After visiting this exhibition, make your way to Fair Park for the remaining performances and your fill of one-of-a-kind fried delicacies.
This year’s headliner performers included country singer Cody Johnson, hip hop artist Nelly as well as the disco band Le Freak.
A few more headliners are lined up for this weekend before the fair closes its gates. The Quebe Sisters will be performing on Friday with Colton Dixon and Skillet performing on Saturday. The fair closes with La Energia Nortena performing on Sunday.
Such a great concert no one will be able to forget!! Y'all have a great night folks & get home safe! We'll see y'all tomorrow! pic.twitter.com/TLLsbT4rbq
— State Fair of Texas (@StateFairOfTX) October 16, 2016
A variety of savory snacks have been awarded this year’s 2016 Big Tex Choice Awards. Fried Jell-O, which is breaded and fried cherry Jell-O decorated with powdered sugar and whipped cream, was awarded Best Taste.
An easier-to-eat food item, State Fair Cookie Fries, won this year’s most creative award. These small cookie fries come in both sprinkle or chocolate chip and are served with strawberry or milk chocolate sauce.
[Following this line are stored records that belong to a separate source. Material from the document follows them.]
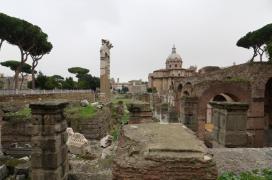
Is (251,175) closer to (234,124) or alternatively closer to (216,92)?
(234,124)

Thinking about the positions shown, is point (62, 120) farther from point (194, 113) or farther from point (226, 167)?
point (194, 113)

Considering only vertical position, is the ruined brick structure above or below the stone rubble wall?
above

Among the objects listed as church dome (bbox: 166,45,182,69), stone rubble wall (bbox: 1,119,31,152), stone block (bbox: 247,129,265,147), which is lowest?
stone block (bbox: 247,129,265,147)

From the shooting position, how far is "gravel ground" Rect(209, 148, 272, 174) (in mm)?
4562

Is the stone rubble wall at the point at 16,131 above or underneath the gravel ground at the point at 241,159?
underneath

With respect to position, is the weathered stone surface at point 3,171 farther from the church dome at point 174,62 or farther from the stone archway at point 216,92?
the church dome at point 174,62

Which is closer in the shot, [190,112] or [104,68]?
[190,112]

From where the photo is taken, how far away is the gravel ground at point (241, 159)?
456 cm

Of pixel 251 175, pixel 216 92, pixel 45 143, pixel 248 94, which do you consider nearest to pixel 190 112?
pixel 216 92

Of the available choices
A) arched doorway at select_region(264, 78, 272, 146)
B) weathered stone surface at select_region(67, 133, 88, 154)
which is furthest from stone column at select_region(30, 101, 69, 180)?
arched doorway at select_region(264, 78, 272, 146)

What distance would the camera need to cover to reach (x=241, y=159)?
4895 mm

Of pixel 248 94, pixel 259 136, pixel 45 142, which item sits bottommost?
pixel 259 136

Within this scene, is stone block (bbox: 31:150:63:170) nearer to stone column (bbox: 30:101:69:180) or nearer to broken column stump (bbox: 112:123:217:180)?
stone column (bbox: 30:101:69:180)

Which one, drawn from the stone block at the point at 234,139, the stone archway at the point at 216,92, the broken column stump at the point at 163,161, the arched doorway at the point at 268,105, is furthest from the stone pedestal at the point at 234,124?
the arched doorway at the point at 268,105
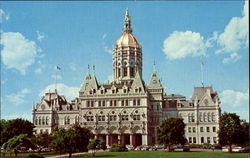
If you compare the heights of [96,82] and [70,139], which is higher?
[96,82]

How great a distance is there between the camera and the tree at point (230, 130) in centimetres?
5741

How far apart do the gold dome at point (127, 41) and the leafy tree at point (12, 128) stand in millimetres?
46290

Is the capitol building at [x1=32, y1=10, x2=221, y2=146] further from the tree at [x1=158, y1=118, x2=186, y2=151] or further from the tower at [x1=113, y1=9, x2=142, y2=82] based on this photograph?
the tree at [x1=158, y1=118, x2=186, y2=151]

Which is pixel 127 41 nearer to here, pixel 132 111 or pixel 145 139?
pixel 132 111

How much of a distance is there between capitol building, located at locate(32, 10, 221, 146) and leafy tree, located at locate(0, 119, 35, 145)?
2502 centimetres

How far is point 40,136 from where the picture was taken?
70188 millimetres

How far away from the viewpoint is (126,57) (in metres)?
102

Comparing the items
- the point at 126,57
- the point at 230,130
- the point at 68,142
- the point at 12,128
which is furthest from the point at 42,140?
the point at 126,57

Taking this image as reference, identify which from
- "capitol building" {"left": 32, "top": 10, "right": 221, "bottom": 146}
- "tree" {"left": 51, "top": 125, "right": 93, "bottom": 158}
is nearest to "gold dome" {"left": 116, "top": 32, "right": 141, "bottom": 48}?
"capitol building" {"left": 32, "top": 10, "right": 221, "bottom": 146}

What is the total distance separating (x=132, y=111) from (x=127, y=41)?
82.8 ft

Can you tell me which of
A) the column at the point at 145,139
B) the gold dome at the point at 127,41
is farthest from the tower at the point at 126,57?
the column at the point at 145,139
Other finalists for this year’s awards included Caribbean Pineapple Korn-a-Copia, Injectable Great Balls of BBQ, Fernie’s Down Home Chicken Pot Pie Pocket with Mac ‘n Cheese Dip and several others.
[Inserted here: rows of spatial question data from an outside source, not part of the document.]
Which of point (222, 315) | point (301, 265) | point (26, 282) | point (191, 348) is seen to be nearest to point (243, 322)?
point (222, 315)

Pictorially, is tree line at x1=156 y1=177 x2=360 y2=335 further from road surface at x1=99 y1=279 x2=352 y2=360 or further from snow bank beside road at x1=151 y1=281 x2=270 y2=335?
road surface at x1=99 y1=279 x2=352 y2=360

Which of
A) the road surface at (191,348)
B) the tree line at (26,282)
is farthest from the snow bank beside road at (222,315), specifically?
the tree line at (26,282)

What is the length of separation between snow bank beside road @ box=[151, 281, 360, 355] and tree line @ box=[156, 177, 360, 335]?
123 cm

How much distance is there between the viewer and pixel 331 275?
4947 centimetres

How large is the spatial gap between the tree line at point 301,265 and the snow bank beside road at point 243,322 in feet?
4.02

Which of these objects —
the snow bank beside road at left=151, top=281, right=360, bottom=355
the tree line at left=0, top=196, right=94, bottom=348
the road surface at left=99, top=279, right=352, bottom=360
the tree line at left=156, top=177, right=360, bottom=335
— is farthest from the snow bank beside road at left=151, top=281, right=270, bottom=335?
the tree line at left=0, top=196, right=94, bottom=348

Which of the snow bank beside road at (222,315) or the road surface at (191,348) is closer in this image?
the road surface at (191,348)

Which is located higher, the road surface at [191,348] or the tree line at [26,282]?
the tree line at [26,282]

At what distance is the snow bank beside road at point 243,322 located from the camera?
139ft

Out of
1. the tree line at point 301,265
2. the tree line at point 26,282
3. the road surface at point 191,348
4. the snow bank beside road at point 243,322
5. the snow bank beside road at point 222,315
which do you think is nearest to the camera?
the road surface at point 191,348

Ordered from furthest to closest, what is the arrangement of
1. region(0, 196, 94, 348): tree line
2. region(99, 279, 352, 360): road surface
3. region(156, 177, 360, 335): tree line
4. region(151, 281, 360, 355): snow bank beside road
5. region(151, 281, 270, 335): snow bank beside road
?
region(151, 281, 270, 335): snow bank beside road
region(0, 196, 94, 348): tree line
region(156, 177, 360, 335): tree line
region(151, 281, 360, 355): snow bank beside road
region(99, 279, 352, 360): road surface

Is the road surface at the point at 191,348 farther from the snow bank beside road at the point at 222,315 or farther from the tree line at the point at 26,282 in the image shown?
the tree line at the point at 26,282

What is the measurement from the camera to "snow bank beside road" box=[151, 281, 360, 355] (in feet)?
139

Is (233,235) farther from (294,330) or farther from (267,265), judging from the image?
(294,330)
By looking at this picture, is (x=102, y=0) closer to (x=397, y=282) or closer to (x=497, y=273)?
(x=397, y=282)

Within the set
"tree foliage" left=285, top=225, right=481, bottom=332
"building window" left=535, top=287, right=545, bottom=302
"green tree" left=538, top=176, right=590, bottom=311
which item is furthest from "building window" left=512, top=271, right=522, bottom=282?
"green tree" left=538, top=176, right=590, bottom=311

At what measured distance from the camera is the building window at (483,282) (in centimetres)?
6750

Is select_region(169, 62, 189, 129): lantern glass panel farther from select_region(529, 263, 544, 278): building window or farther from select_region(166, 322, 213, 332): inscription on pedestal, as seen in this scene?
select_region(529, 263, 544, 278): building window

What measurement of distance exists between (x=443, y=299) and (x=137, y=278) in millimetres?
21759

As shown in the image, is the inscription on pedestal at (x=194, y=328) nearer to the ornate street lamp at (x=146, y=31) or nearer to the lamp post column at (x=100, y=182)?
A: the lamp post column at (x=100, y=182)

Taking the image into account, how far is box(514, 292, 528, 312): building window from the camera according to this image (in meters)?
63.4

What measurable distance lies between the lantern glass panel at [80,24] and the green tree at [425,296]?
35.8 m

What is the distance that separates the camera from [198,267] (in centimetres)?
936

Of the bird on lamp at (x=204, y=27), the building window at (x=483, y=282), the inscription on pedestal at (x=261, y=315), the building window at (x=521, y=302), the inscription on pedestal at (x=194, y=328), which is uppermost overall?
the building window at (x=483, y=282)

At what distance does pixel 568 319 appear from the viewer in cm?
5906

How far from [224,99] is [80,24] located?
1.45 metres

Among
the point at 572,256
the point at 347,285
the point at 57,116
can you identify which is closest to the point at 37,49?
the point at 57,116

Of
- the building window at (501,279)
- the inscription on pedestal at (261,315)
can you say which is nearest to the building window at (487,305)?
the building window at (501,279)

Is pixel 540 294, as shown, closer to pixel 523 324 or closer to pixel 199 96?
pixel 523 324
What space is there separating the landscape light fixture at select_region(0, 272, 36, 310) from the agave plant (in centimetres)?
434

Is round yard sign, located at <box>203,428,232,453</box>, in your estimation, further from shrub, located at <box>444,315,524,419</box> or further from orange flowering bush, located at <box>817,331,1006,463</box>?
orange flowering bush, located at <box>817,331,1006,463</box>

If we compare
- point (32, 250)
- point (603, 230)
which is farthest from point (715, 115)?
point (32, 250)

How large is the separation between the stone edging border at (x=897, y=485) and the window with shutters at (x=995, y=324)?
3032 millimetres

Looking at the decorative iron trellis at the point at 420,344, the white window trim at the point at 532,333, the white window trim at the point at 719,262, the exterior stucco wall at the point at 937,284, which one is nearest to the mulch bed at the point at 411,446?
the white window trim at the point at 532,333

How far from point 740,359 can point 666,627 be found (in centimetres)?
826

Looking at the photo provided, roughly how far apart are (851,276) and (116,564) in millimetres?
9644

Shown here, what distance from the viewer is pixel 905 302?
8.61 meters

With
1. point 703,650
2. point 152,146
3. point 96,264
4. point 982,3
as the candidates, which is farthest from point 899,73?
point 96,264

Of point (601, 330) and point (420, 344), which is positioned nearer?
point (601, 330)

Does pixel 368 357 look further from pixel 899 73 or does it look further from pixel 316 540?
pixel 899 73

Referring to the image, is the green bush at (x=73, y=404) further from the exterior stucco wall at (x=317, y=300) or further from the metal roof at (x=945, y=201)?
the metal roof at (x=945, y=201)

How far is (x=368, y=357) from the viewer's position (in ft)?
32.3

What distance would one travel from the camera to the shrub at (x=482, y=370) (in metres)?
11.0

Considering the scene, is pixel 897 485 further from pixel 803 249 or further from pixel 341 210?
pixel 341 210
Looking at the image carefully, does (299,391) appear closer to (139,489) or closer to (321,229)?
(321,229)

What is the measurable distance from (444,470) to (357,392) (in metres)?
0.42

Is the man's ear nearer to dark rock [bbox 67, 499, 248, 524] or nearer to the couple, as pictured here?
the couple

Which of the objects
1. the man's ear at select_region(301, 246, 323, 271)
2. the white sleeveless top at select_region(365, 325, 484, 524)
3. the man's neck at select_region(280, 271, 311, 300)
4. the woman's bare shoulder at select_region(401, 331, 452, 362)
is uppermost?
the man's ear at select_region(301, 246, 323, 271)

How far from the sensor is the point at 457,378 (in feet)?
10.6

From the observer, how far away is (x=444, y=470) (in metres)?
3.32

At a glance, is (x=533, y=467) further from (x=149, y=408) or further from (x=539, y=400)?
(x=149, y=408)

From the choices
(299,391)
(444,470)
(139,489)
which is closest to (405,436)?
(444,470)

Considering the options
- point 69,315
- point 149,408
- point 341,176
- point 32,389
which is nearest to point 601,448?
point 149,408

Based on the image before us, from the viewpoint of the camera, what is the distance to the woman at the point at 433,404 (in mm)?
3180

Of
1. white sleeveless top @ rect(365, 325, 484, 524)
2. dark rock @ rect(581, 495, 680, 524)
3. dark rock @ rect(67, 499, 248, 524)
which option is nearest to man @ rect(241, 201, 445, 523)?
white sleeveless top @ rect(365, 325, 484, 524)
In addition to these prize-winning food combinations, the State Fair of Texas has a variety of new foods for any food explorers. For a full meal, Crunchy Friend Oinkers, Blackened Shrimp Baked Potato have entered the food scene. For all of those bacon lovers, the Fair now offers Dallas’ Fried Bacon-Tilla as well as a Deep Fried Bacon Wrapped Tot Dog. For those with a sugar tooth, Deep Fried Cannoli Bites are being sold as well as Dr Pepper Chocolate Chip Ice Cream.
As in tradition, the fair also offers dozens of rides and exhibitions to attend. The Midway has nearly 70 different attractions, including the 212-foot Texas Star Ferris wheel and the 500-foot Top o’Texas Tower.
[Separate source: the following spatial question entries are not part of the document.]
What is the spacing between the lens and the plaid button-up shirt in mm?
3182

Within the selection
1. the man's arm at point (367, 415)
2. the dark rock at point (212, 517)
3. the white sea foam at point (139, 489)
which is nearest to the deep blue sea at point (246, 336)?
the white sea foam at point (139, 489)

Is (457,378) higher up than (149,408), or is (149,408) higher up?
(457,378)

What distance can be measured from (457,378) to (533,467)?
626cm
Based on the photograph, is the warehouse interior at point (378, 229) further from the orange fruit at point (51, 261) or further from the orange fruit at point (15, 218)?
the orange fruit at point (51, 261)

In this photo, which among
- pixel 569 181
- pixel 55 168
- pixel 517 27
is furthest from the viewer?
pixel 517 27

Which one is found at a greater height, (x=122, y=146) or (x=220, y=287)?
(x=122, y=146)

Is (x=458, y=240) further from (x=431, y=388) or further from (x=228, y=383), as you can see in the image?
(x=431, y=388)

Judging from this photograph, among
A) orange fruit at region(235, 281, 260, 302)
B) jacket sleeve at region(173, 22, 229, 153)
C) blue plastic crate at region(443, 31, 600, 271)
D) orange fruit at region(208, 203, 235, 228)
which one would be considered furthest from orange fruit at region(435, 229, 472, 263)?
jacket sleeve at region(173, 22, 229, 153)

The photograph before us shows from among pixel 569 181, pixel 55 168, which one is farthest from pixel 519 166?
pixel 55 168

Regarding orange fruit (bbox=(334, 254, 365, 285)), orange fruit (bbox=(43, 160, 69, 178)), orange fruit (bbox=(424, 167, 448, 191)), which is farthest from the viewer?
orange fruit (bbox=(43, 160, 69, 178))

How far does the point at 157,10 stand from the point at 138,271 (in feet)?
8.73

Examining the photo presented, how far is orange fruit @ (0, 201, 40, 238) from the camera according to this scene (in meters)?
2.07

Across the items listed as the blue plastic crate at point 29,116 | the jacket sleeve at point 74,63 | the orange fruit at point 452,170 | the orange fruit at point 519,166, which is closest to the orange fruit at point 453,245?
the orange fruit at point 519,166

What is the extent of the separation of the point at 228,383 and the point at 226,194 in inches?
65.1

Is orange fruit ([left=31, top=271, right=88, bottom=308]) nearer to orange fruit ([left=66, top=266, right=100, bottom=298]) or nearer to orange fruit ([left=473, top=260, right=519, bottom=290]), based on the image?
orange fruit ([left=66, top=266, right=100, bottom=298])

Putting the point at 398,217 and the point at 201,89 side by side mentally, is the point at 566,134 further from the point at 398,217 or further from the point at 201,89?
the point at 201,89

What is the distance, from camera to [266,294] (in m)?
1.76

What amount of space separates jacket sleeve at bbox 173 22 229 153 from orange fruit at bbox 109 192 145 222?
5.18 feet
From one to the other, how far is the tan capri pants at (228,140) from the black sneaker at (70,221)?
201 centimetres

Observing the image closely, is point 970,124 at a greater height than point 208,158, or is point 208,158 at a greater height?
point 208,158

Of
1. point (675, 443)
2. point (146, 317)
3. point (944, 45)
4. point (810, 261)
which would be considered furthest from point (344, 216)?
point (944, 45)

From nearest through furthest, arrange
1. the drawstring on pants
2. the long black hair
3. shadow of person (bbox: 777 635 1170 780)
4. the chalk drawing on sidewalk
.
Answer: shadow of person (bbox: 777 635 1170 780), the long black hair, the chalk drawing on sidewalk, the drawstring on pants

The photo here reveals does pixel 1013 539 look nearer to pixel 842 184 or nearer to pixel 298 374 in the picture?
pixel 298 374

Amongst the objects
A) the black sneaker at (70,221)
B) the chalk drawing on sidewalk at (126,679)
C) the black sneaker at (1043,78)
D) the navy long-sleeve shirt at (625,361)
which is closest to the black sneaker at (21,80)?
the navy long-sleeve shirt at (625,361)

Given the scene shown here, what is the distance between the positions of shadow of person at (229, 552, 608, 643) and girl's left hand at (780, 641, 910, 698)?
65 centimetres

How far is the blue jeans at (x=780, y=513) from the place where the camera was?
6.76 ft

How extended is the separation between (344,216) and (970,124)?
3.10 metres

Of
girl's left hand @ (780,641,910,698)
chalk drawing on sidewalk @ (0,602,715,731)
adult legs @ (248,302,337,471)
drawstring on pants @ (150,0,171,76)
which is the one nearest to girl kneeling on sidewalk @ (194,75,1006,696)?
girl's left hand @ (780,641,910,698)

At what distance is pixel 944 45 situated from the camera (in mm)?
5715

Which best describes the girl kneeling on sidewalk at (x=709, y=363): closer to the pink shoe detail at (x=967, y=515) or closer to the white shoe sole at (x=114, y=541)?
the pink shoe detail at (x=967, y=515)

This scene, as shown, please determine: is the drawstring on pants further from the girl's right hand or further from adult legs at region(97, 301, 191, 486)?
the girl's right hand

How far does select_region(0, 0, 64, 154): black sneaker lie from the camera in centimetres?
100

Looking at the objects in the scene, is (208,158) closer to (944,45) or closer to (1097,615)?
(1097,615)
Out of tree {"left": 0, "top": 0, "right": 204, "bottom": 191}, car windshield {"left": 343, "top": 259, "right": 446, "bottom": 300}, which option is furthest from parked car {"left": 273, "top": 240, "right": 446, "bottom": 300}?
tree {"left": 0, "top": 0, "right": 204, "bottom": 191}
While the hefty $18 admission fee may act as a deterrent, the Fair offers several opportunities to chip down on this initial cost. On any day, half-price admission is offered to anyone who brings an empty Dr Pepper can after 5 p.m.
Other Discounted Days include Dr Pepper $5 Tuesdays for anyone who brings an empty Dr Pepper can, $4 Wednesdays for anyone who brings four cans of food to donate as well as Coca-Cola $6 Thursdays for bringing an empty 20 oz. bottle of any Coca-Cola product. This Thursday deal can be paired with the Thrifty Thursday Program, which offers discounts on many of the different Fair foods to make a fair trip possible without breaking the bank.
For a full schedule of events, visit the State Fair of Texas website at bigtex.com, and in Texas fashion, “good bye, ya’ll.”